> [Records provided]:
-- Begin --

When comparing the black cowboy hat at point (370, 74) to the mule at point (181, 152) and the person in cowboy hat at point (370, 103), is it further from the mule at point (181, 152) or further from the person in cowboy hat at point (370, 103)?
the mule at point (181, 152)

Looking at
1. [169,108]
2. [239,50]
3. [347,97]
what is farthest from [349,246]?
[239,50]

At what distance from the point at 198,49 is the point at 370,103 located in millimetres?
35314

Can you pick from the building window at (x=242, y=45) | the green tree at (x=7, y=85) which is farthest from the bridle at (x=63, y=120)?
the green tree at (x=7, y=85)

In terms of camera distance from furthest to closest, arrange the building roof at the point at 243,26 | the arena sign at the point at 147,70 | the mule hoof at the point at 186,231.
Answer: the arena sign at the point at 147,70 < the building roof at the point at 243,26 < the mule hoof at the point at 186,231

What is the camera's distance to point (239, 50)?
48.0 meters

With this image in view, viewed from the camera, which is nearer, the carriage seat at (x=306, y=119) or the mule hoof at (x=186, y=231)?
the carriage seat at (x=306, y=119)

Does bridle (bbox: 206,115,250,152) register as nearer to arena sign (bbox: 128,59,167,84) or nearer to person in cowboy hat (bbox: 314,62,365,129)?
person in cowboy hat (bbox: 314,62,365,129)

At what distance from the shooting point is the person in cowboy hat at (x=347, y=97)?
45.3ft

-- End --
-- Begin --

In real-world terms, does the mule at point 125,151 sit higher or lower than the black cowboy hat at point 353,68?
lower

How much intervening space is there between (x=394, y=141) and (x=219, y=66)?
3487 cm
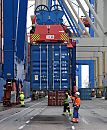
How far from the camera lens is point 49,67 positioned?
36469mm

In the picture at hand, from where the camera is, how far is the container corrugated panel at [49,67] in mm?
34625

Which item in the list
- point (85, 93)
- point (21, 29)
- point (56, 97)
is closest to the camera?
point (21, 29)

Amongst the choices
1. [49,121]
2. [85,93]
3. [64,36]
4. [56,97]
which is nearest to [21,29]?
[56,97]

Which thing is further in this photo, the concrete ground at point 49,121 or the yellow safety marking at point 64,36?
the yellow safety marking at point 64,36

-- End --

> [What to do]: Pick out every line of the records above that contains the word "from", and copy each one. Matching is case-sensitive.

> [Expected answer]:
When comparing the black cowboy hat at point (370, 74) to the mule at point (181, 152) and the person in cowboy hat at point (370, 103), is it further from the mule at point (181, 152) or further from the person in cowboy hat at point (370, 103)?
what is farthest from [349,246]?
At what distance from the point at 198,49 is the point at 370,103 located in millimetres?
Can you pick from the building window at (x=242, y=45) | the green tree at (x=7, y=85) which is farthest from the bridle at (x=63, y=120)?
In terms of camera distance from furthest to closest, arrange the building roof at the point at 243,26 | the arena sign at the point at 147,70 | the mule hoof at the point at 186,231.
With this image in view, viewed from the camera, which is nearer, the carriage seat at (x=306, y=119) or the mule hoof at (x=186, y=231)?
At what distance from the shooting point is the person in cowboy hat at (x=347, y=97)?
How far from the camera lens is point 49,67 positioned?
In the picture at hand, from where the camera is, how far is the container corrugated panel at [49,67] in mm?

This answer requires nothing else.